Over the years I have had to change many things about my belief system as the Holy Spirit has revealed Himself to me through my studies. This has not been easy for a number of reasons. It is difficult to believe that something you believed with all your heart you had wrong. It is difficult to believe because you are interconnected to so many other people who believe the same as you do and it is hard to let them down. It is also difficult because you want so much for your belief to be right because it is a comfort zone.

Growing in Christ, however, is the most wonderful experience in the world. To open up the Bible and have God pour out the joy and grace of His word is worth everything we have. Jesus is the pearl of great price and we only discover that when we are willing to take the blinders off and be open to the leading of the Spirit even if at times we feel like we are dropping off a cliff into the swirling mists of the ocean below. In that fall, however, there is a euphoria of joy at the freedom we are experiencing in letting go of beliefs that strangled and haunted us throughout our lives.

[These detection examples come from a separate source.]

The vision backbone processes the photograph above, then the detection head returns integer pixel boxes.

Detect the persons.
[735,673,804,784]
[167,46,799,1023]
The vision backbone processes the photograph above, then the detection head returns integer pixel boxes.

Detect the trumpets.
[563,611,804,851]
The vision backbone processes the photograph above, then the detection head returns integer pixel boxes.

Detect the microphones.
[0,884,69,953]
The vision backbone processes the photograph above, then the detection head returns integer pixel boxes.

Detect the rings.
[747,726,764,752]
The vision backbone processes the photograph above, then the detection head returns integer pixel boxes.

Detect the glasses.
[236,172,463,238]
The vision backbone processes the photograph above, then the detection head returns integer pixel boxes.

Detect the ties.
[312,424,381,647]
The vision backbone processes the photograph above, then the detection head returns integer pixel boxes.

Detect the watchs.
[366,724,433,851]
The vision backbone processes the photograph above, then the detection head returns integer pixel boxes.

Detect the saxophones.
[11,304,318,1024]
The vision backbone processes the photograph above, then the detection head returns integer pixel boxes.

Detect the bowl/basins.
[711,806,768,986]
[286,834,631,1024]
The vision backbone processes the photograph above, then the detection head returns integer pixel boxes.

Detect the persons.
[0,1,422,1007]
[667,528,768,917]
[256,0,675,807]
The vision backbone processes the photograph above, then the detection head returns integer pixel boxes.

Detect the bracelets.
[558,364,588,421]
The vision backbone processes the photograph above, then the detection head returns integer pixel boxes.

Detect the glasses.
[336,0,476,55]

There is a freedom in discovering new truth and new patterns and understandings about the Bible that elate us with the joy of God’s love, forgiveness, and acceptance. For many of you who are reading this post, you know what I am saying when I say that when I finally let go of the legalism and dogma that controlled my every action and plunged into the mist I felt liberated and freed from shackles that constantly pained me.

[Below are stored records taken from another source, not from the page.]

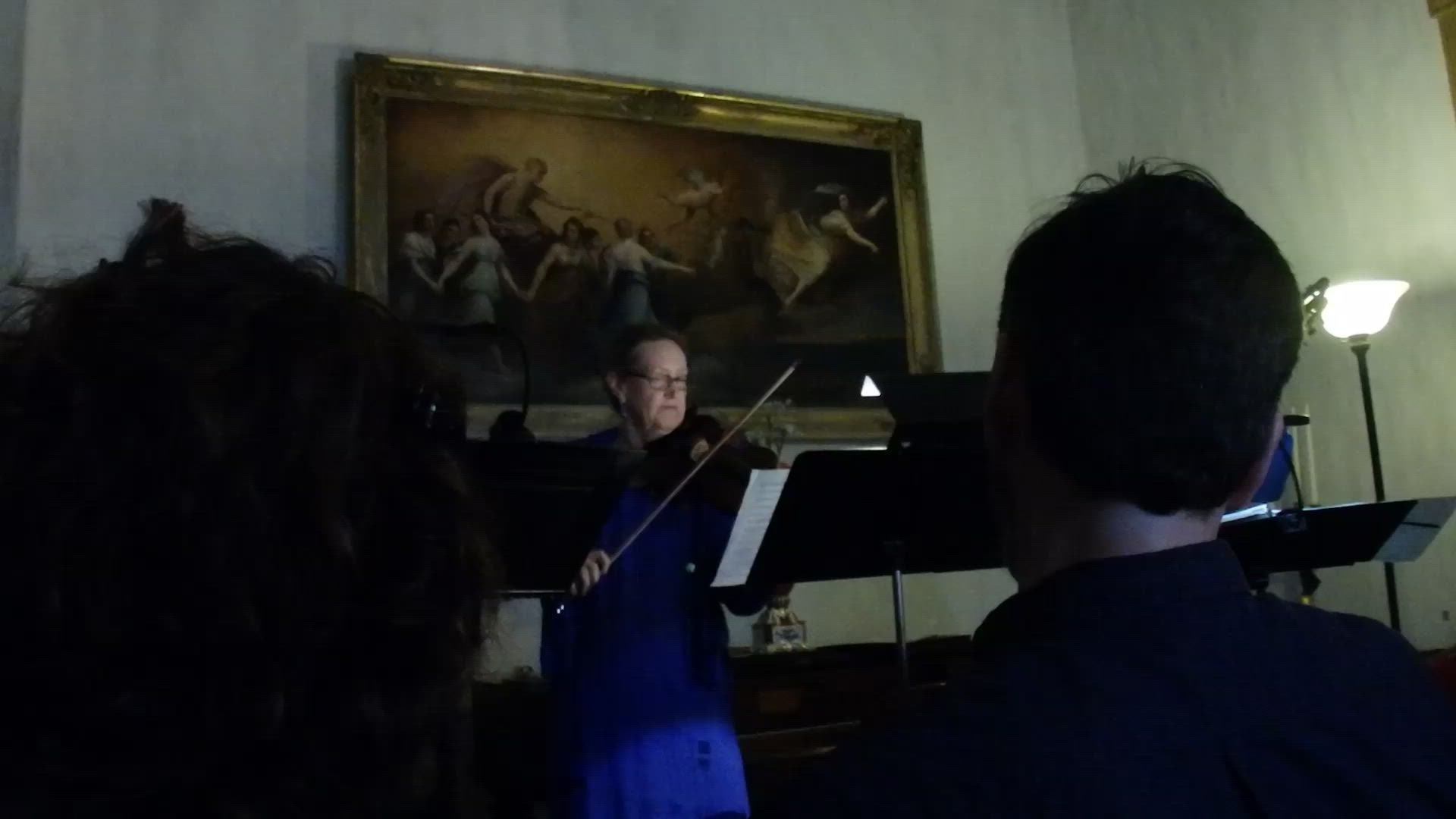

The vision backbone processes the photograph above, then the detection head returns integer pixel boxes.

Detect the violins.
[658,415,779,499]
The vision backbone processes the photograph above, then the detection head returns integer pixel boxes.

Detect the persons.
[782,156,1456,819]
[540,332,788,819]
[0,200,503,819]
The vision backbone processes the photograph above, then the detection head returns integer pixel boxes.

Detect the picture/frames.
[352,53,944,445]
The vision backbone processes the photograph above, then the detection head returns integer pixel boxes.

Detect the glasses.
[620,370,689,392]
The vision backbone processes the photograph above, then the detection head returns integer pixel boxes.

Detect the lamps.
[1302,280,1410,635]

I was talking to some friends recently about all the changes that have taken place in our lives and we all had to admit that where we are now theologically is a long ways from where we started. Some of the changes in our thinking were only made possible when we stopped kicking and screaming against those changes. Others were eureka moments when the Bible seemed to open up into one giant highway of understanding and everything came together and made perfect sense. Such is the highway that we all walk when Jesus walks by our side. We never know what He will reveal to us next and open our hearts and minds up to His never-ending desire to lead and guide us into truth.

So, back to the Nonviolent Atonement. The heart of the gospel is the cross, death and resurrection of our Lord Jesus Christ. If anything should be set in stone it is the traditional protestant view of the atonement. When you pick up a book like Weaver’s some of those beliefs are going to be challenged and challenged hard. But Weavers book is not a tear apart and knock down type of essay, but instead a desire to present the Atonement through the grace, love and sacrifice of Jesus, the Father, and the Holy Spirit.

As I am reading through this book I have to admit my heart is rejoicing in the wonder and love of God. Jesus, according to Weaver, didn’t die to satisfy the demands of law or bring satisfaction to God’s wrath. He died so the shackles of sin, death and destruction that hold us captive to the powers and principalities of this world (Satan) would be cracked open and we would come home to the Father. The cross is not about appeasing an angry and wrathful God who pours out His wrath on His son so we don’t have to receive it. The cross is about Jesus, our loving savior, freely taking our sins upon His shoulders so that we can be free to enter into relationship with the love of the Father.

The book is not an overly easy read because there is a great deal to take in and reflect upon. It is not easy to dismiss the book by flipping through a few pages and then casting it aside. To understand what he is saying means reflecting upon the material he presents, looking up the texts and opening your hearts and minds to the logic and theology that he endeavors to present. This is not a book trying to undermine historic Christian beliefs or pursue the historical Jesus to lessen the impact upon the importance of atonement. This is a book that is trying to return to what, he believes, were the teachings of the early church.

Order a copy for yourself and take the time to think it through. Pray about it and let the Spirit lead. Truth is progressive for those of us who are open to the leading of the Spirit. God is great, God is good, God is Holy.